1959 : Sarah va faire sa première rentrée dans un prestigieux lycée réservé jusqu’alors aux Blancs mais qui doit ouvrir ses portes et participer au programme d’intégration. Bien sûr, dans un monde où les Noirs sont encore considérés comme inférieurs aux Blancs et n’ont pas les mêmes droits, l’ensemble des élèves et parents d’élèves y est totalement opposé. C’est donc dans la violence, les insultes et la peur que les élèves vont faire leur rentrée. (A noter que bien que basé sur une histoire vraie, les lieux et personnages ici sont fictifs).

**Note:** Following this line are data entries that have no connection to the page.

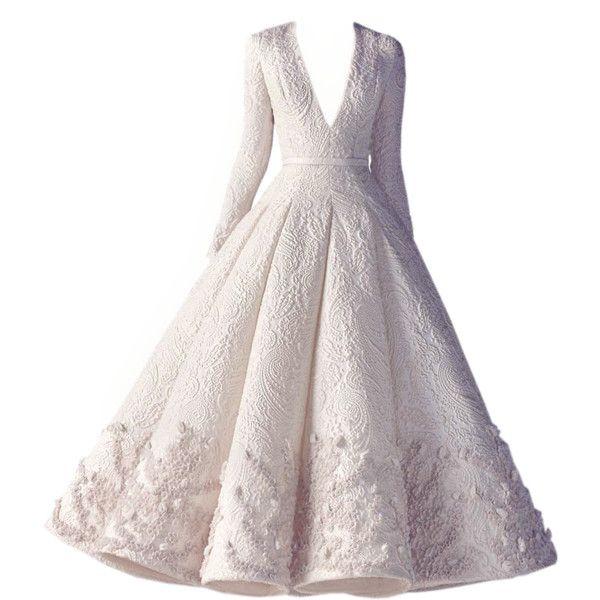 Ashi Haute Couture 2015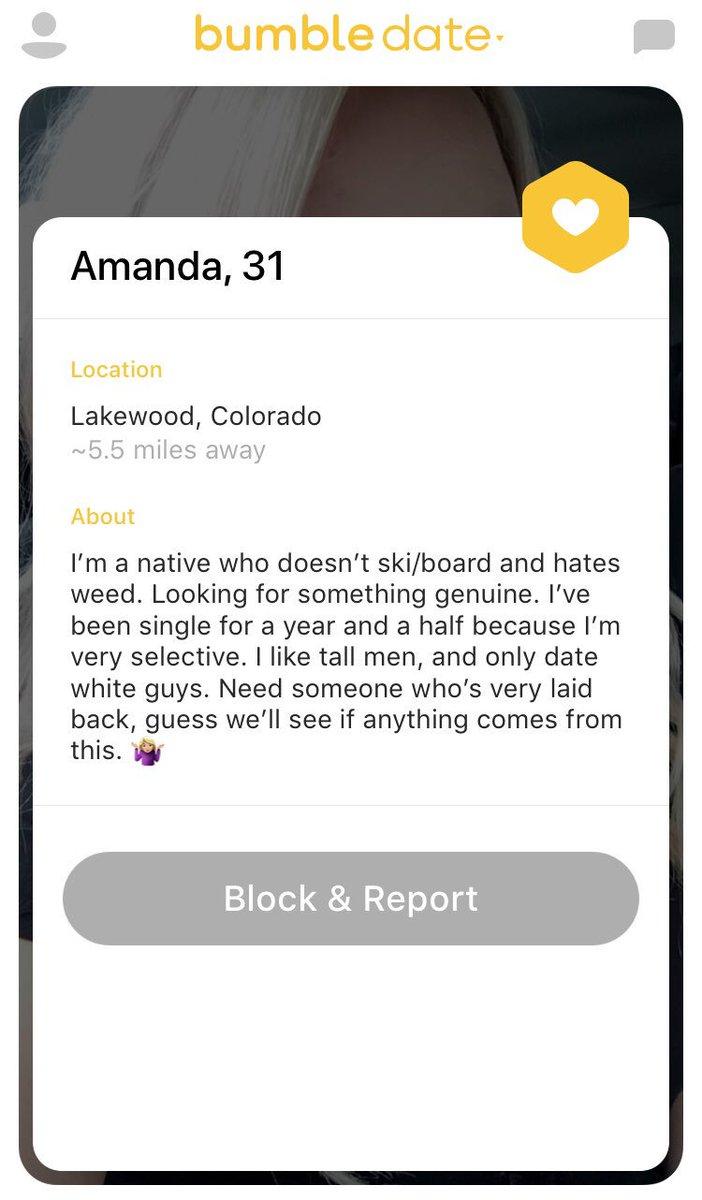 online dating ski hvordan å flørte på Internett Dating Sites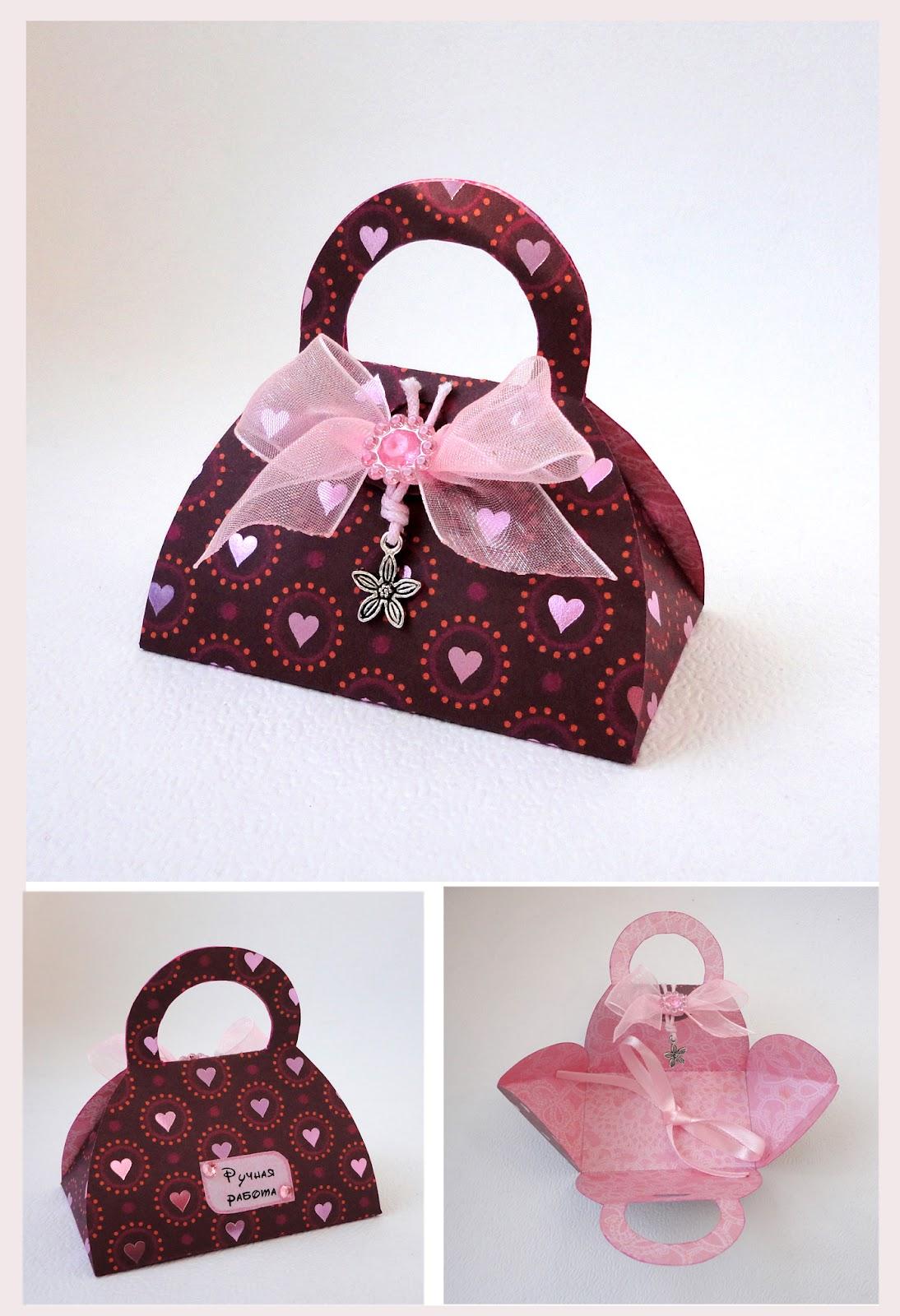 Коробочки и сумочки из бумаги своими руками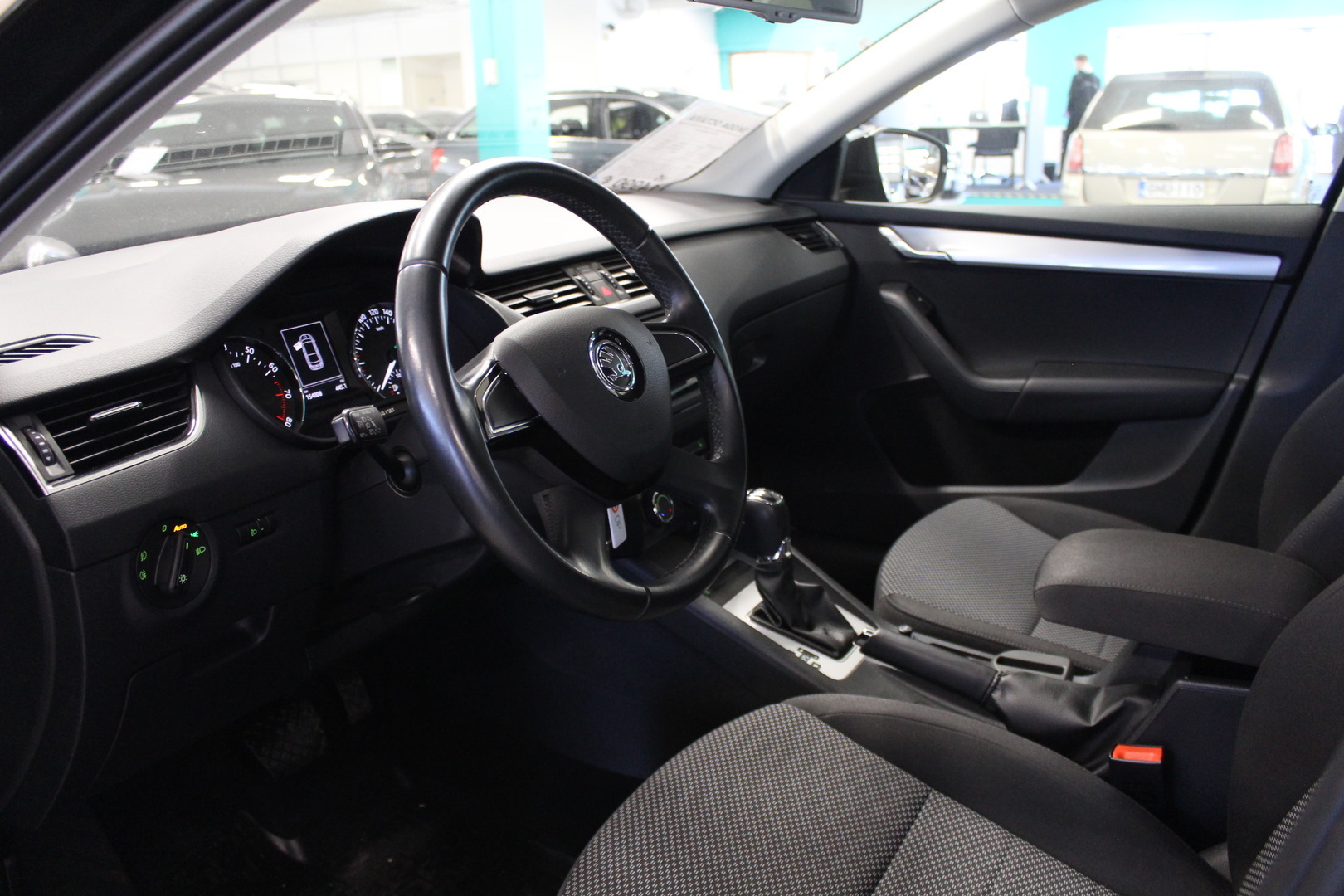 Skoda Octavia, 1,4 TSI DSG Autom.  #Huippusiisti  #Skoda ajoturva voimassa 02.01.2020 /176000km asti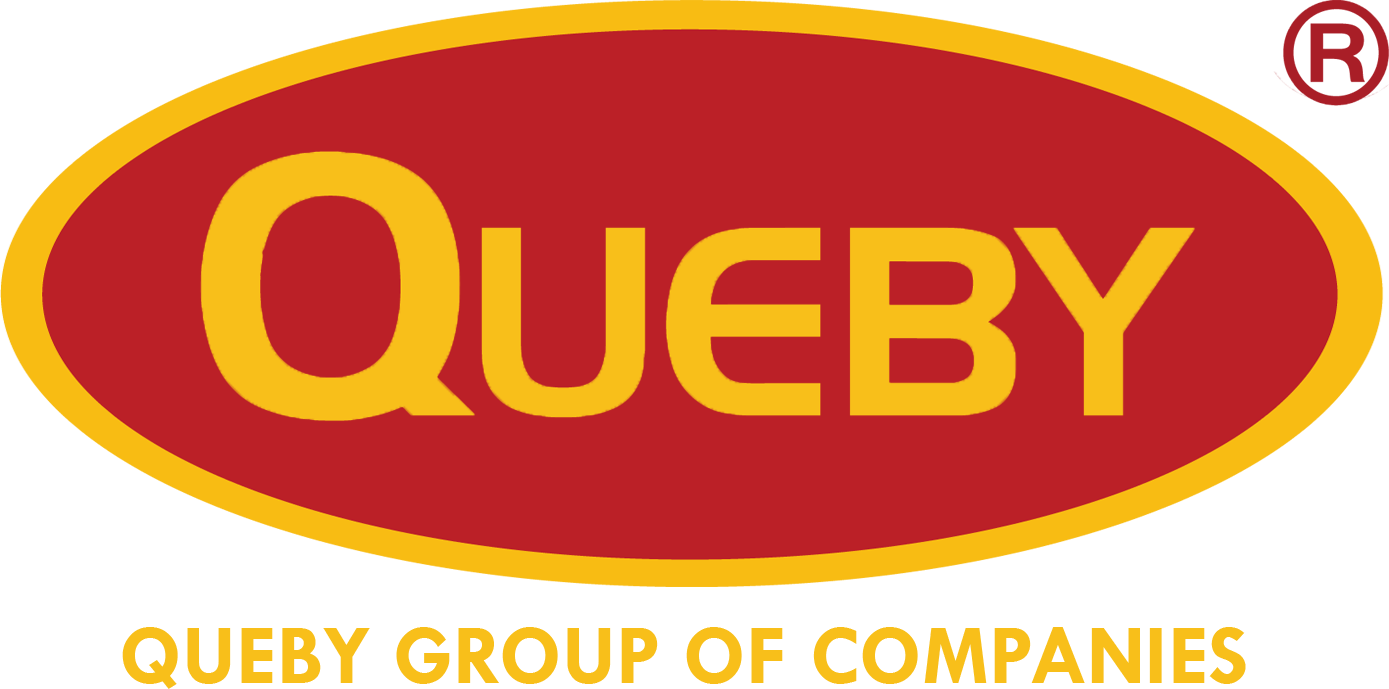 Queby Communication Services Sdn Bhd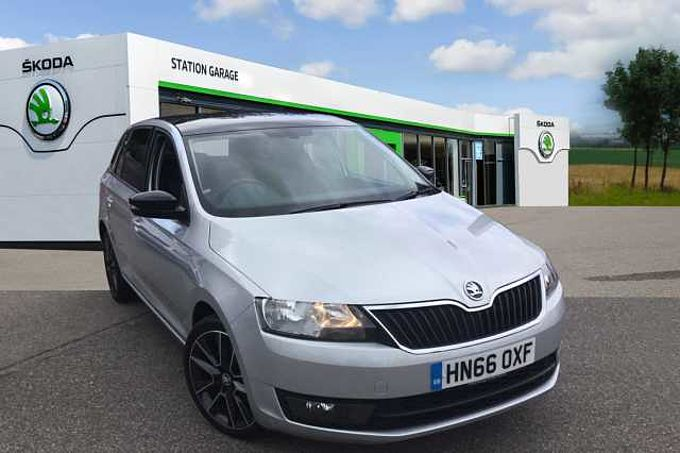 SKODA Rapid 1.2 TSI (110PS) SE Sport Spaceback 5-Dr
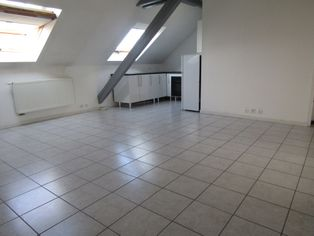 Annonce location Appartement freyming merlebach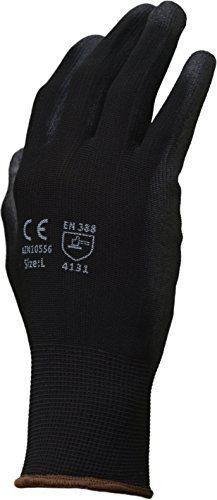 Azusa Safety N10556 13 gauge Nylon Work Gloves, Black PU Polyurethane Dip Coating Finish #Azusa #Safety #gauge #Nylon #Work #Gloves, #Black #Polyurethane #Coating #Finish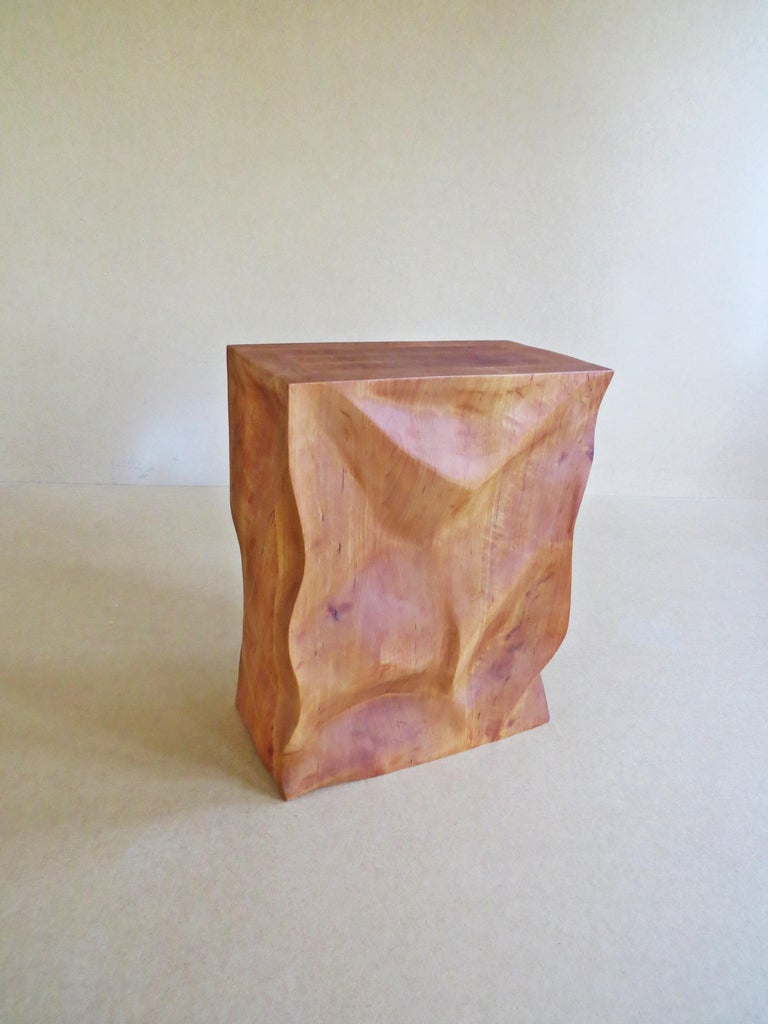 Modern, European, 21st Century, Side Table, Stool, Solid Wood, Sculptural For Sale 2
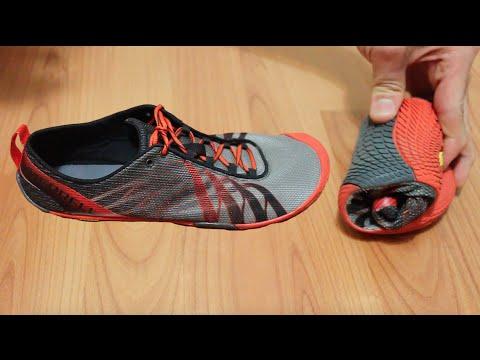 f7d30d0dd  افضل حذاء جري رياضي بالعالم |يمنحك سرعة النعامة| - YouTube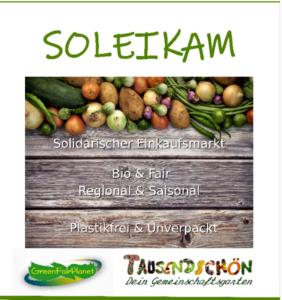 SOLEIKAM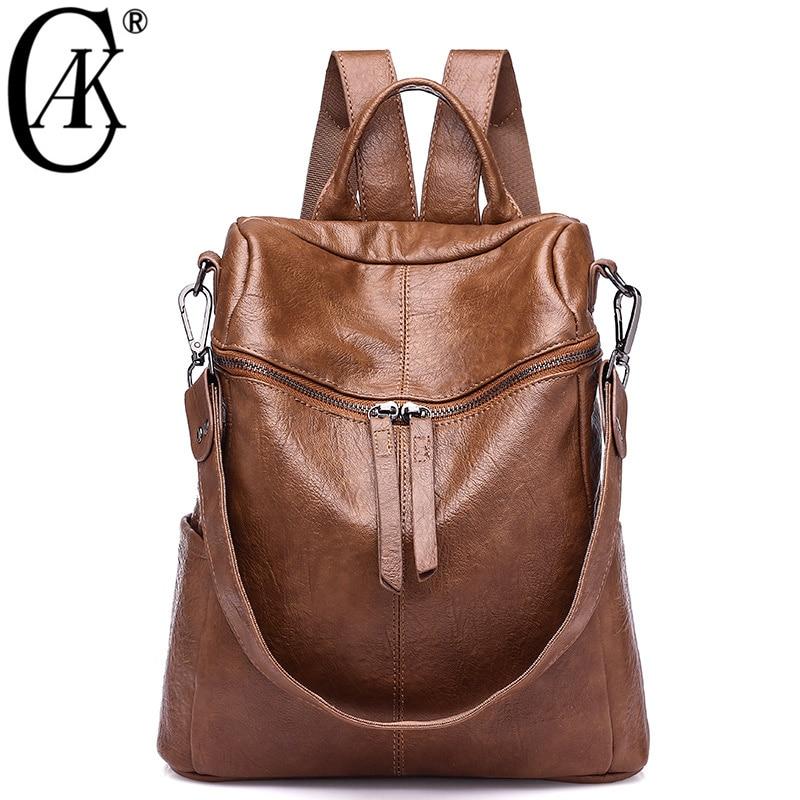 Cak marca Vintage mujeres Mochila De cuero suave mochilas escolares para adolescentes niñas Casual gran capacidad hombro bolsas de viaje 236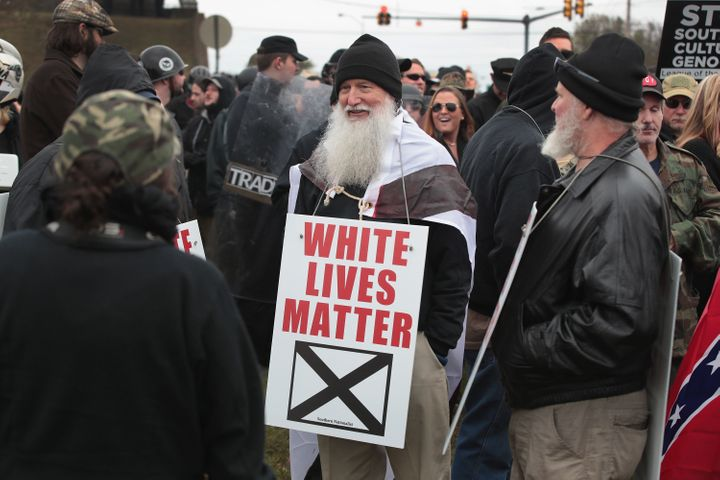 White nationalists attend a rally on Oct. 28 in Shelbyville, Tennessee.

Nous allons suivre l’année scolaire selon 2 points de vue, à savoir celui de Sarah, élève Noire qui intègre le lycée et de Linda, jeune fille blanche dont le père, influent dans le monde de la presse est fermement opposé à ce que sa fille fréquente des Noirs. Les chapitres sont tous présentés selon des mensonges, ces mensonges étant en fait les préjugés que chacune des jeunes femmes a dans la tête, préjugés inculqués par la société ou leur éducation. Bien entendu, les « mensonges » de Linda sont profondément racistes, c’est ce qu’on lui a toujours appris. Mais les deux jeunes femmes vont, malgré elles, se côtoyer et petit à petit les mensonges vont être bouleversés et elles vont apprendre à se faire leurs propres vérités.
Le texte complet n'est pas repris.